Most post-9/11 donations are gone

Question: Three years after $3 billion was raised for families of victims, some wonder if it was spent in the best way.

September 12, 2004|By Lydia Polgreen | Lydia Polgreen,NEW YORK TIMES NEWS SERVICE

NEW YORK - An astonishing $3 billion was raised to help the victims of the Sept. 11, 2001, terrorist attacks, and nearly all that money has been spent, the bulk of it handed over in cash grants, some without regard to financial need.

The practice of giving victims direct cash assistance was in part driven by pressure from donors and scrutiny from the news media over whether charities were spending the money quickly enough and putting it in the hands of grieving families, unemployed workers and people left homeless by destruction, ash and debris.

But three years later, some wonder whether this was the best way to make use of an unprecedented charitable windfall.

"It just wasn't the best use of all that money," said Nancy Anthony, executive director of the Oklahoma City Community Foundation, who advised several charities on what to expect in the years after the disaster. "There was so much pressure to spend the money right away, and charities heeded it. Now programs that might have lasted five or seven years to cope with long-term needs that are just emerging have been shut down."

As the longer-term effects of the attack begin to show themselves, the safety net that would see Sept. 11 victims through tough years ahead may have begun to fray.

"I gave money for that exact purpose, to create a permanent safety net," said Chris Burke, president of Tuesday's Children, a group that works with children of victims of the attack. "But that hasn't happened, and now they have spent all the money."

Of the $2.2 billion doled out by the 40 largest Sept. 11 funds, 72 percent was given in direct cash assistance to victims in the two years after the disaster, according to an analysis by the Foundation Center, a research group, completed late last year.

Some were small cash grants to help people with basics like rent, food and health care in the days and weeks after the attacks. But other grants totaled hundreds of thousands of dollars and went to pay for decidedly nonessential things, such as luxury car payments and vacations. Less than 30 percent was left for things like long-term services, rebuilding and aid to businesses. And the survey found that 97.5 percent of the funds planned to give away all their money by June 2004.

"The charities got a lot of bad press asking why hadn't money gone out sooner and faster," said Loren Renz, vice president for research at the Foundation Center. "What the public doesn't understand is that after the catastrophe there is a need for imme- diate funds but also long-term needs that need to be met."

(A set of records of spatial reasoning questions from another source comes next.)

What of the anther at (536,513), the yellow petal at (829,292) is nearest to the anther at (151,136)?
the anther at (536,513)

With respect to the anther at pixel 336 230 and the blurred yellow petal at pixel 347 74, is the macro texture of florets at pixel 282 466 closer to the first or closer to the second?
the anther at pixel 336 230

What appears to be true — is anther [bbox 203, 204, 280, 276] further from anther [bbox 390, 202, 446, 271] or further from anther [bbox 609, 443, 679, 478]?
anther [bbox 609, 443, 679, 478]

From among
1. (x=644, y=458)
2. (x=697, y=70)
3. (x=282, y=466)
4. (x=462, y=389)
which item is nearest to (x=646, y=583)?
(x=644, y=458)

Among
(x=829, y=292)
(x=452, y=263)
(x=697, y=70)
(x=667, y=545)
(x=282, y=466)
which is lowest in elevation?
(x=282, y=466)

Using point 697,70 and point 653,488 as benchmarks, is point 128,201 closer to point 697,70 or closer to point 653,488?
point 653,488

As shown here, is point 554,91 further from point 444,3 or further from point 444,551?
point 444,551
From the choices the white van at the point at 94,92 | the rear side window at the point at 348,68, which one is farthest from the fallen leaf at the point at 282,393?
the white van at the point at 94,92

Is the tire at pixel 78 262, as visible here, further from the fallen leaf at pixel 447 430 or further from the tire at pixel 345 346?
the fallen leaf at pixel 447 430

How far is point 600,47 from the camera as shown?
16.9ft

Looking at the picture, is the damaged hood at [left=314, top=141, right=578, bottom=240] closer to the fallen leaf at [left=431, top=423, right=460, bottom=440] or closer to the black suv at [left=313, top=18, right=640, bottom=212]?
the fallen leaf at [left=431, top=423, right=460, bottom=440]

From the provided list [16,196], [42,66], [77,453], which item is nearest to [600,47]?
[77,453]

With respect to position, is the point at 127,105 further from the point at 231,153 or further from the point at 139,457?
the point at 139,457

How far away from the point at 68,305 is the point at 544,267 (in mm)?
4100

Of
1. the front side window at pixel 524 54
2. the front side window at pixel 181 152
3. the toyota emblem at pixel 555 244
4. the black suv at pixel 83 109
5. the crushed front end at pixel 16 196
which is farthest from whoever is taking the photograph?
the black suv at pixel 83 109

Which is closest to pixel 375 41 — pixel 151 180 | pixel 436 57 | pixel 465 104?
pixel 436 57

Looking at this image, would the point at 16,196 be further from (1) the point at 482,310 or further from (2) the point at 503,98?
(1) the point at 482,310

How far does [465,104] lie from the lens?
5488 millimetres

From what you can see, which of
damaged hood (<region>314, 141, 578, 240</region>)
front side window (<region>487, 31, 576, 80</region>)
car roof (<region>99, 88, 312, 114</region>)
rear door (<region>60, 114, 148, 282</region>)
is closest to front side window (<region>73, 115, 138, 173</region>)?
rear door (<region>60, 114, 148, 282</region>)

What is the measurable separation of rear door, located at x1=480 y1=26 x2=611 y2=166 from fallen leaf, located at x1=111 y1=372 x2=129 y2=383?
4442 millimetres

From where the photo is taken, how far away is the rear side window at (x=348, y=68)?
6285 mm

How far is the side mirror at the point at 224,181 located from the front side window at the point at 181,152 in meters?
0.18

Several charities were criticized in the months after the disaster for moving too slowly or planning to use the money they received for non-9/11-related purposes. The Red Cross, which received more than $1 billion in donations, tried to set aside money for future attacks and $200 million for new telephone equipment. This brought such public fury that the agency's director stepped down.

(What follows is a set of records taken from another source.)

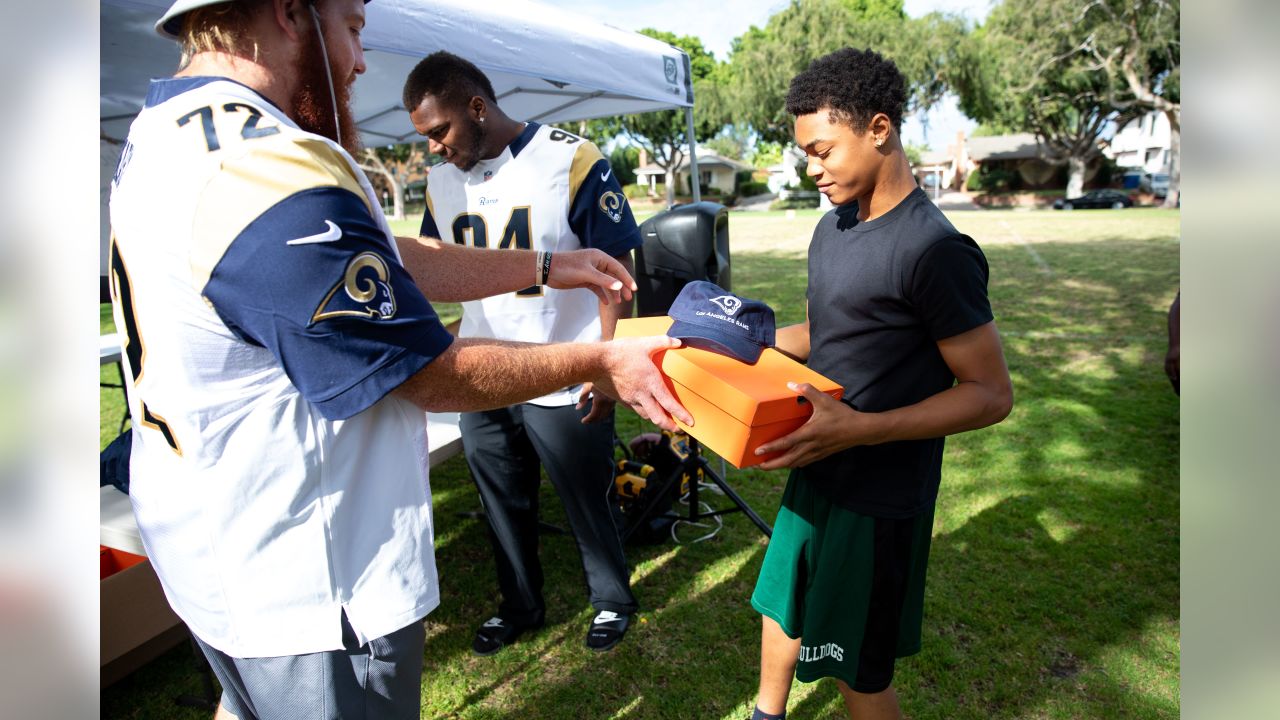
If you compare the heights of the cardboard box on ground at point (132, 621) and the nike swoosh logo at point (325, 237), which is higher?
the nike swoosh logo at point (325, 237)

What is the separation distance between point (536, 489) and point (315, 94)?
7.61 feet

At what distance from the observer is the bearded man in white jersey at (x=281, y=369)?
4.13 ft

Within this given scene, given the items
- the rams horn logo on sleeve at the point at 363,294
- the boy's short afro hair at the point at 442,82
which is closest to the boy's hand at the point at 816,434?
the rams horn logo on sleeve at the point at 363,294

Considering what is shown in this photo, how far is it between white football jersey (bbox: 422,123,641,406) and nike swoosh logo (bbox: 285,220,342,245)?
1872 millimetres

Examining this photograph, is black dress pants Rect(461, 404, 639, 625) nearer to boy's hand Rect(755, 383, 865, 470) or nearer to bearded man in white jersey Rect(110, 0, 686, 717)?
boy's hand Rect(755, 383, 865, 470)

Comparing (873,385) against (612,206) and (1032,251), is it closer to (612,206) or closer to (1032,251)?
(612,206)

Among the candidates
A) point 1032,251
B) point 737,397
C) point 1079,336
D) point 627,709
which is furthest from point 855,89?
point 1032,251

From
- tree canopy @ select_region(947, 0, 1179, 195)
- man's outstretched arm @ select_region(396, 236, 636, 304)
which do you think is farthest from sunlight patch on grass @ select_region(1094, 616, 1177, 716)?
tree canopy @ select_region(947, 0, 1179, 195)

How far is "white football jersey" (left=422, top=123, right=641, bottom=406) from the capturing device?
3.17 meters

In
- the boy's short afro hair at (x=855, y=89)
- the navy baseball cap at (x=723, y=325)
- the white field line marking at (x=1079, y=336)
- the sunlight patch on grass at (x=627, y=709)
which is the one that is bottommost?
the sunlight patch on grass at (x=627, y=709)

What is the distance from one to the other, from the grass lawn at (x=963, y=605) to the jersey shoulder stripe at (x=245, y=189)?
7.95 ft

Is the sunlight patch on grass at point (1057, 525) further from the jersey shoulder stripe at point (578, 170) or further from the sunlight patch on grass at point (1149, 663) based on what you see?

Today, the biggest needs remaining for victims and their families, charities that work with them say, are human services, things like mental health care and counseling in practical matters, like career development and financial management. While many programs are operating, money for these kinds of services will dry up in the next few years.

"We have approximately $3 million remaining, which will take us through September 2005," said Debra Shime, senior vice president at Safe Horizon.

The charity has provided services including small emergency cash assistance grants and counseling to 200,000 people affected by the trade center attack, distributing nearly $250 million. As that money runs out, Safe Horizon is beginning to look for donations to continue its counseling program.

Advice from officials in Oklahoma City, where 168 people were killed when Timothy McVeigh blew up a federal building in 1995, led Safe Horizon to conclude that victims of Sept. 11 would need help long after the attack.

"Even after nine years in Oklahoma City, the need persists," said Dr. Jane Zimmerman, a senior vice president at Safe Horizon. "We have actually less money than we would like at this point."